We have trained and are opening a neural network called Whisper that approaches human-level robustness and accuracy in English speech recognition.
see code
See card model
Whisper is an automatic speech recognition (ASR) system trained on 680,000 hours of multilingual, multitasking supervised data collected from the web. We show that using such a large and diverse data set leads to greater robustness to accents, background noise, and technical language. In addition, it allows transcription in multiple languages, as well as translation of those languages into English. We are open source models and inference code that serve as the foundation for building useful applications and for future research on robust speech processing.

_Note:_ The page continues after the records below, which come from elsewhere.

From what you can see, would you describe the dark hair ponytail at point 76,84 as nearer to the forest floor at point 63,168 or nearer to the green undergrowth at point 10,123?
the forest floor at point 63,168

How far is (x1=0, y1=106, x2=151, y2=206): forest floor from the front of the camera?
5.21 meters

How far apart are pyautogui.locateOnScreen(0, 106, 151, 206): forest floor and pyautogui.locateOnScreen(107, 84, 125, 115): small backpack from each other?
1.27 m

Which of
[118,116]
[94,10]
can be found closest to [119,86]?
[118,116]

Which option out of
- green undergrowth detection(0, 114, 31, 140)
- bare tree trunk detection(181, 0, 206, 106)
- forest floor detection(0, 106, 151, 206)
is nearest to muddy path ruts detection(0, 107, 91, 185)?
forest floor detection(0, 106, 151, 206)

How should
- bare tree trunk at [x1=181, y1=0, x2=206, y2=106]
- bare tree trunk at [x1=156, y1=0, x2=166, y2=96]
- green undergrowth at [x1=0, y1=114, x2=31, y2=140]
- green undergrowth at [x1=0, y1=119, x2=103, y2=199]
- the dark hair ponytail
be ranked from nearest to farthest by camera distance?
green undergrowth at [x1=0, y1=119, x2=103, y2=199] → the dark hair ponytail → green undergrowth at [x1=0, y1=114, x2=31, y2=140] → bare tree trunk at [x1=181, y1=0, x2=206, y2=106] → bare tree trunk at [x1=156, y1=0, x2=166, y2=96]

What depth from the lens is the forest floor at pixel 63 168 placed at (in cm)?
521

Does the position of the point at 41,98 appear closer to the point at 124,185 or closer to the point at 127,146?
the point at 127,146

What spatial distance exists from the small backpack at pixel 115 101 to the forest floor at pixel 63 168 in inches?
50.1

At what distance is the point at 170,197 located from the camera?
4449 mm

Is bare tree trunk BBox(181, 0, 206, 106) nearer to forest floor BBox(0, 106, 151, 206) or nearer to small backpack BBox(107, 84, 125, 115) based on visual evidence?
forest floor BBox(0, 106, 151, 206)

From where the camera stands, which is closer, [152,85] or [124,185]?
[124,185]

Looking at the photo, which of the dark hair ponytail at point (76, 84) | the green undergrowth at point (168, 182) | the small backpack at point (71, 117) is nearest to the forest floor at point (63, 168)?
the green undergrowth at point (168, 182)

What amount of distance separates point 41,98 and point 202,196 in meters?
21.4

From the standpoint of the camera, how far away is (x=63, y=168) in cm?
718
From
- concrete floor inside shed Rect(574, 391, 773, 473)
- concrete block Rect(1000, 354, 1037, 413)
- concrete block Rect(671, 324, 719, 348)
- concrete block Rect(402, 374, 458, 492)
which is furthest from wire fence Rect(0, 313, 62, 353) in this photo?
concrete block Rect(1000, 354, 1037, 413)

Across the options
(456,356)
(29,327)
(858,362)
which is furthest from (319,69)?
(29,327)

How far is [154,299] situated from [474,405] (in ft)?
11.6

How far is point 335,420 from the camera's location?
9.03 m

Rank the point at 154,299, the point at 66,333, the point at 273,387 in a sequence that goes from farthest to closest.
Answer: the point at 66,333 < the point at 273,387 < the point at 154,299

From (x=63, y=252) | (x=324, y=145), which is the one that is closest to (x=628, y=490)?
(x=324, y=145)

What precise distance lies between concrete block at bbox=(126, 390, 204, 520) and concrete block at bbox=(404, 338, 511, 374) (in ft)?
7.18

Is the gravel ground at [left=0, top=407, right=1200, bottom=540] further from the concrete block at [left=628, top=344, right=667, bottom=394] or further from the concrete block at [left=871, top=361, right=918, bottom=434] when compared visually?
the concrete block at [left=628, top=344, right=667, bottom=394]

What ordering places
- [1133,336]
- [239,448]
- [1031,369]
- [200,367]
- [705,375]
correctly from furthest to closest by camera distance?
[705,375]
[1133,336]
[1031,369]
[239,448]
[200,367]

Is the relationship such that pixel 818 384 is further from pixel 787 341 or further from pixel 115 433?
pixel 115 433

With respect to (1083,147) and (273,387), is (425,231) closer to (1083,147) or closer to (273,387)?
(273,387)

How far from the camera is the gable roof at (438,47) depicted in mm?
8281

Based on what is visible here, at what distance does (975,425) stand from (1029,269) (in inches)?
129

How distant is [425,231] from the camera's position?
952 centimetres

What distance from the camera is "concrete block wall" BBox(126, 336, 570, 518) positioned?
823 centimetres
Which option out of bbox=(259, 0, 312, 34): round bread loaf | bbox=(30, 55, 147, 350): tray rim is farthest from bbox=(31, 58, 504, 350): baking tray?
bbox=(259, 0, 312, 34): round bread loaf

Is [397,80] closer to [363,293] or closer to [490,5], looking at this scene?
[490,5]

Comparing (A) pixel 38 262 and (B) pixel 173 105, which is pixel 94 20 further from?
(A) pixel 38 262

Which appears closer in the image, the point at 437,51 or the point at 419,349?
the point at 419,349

The Whisper architecture is a simple end-to-end approach, implemented as an encoder-decoder transformer. The input audio is split into 30-second chunks, converted to a log-Mel spectrogram, and then passed to an encoder. A decoder is trained to predict the corresponding text subtitle, interspersed with special tokens that direct the unique model to perform tasks such as language identification, sentence-level timestamps, multilingual speech transcription, and English speech translation.
Other existing approaches frequently use smaller and more closely matched audio and text training data sets, or use extensive but unsupervised audio pretraining. Because Whisper was trained on a large and diverse data set and not fitted to any specific one, it does not outperform models that specialize in the performance of LibriSpeech, a famous competitive benchmark in speech recognition. However, when we measure Whisper’s zero-shot performance across many diverse data sets, we find that it is much more robust and makes 50% fewer errors than those models.
About a third of Whisper’s audio dataset is not in English, and is alternately tasked with transcribing in the original language or translating into English. We found this approach to be particularly effective for learning speech-to-text translation and outperforms the SOTA supervised in CoVoST2 for zero-throw English translation.
We hope that Whisper’s high accuracy and ease of use will allow developers to add voice interfaces to a much broader set of applications. review the paper, card modelY code for more details and to try out Whisper.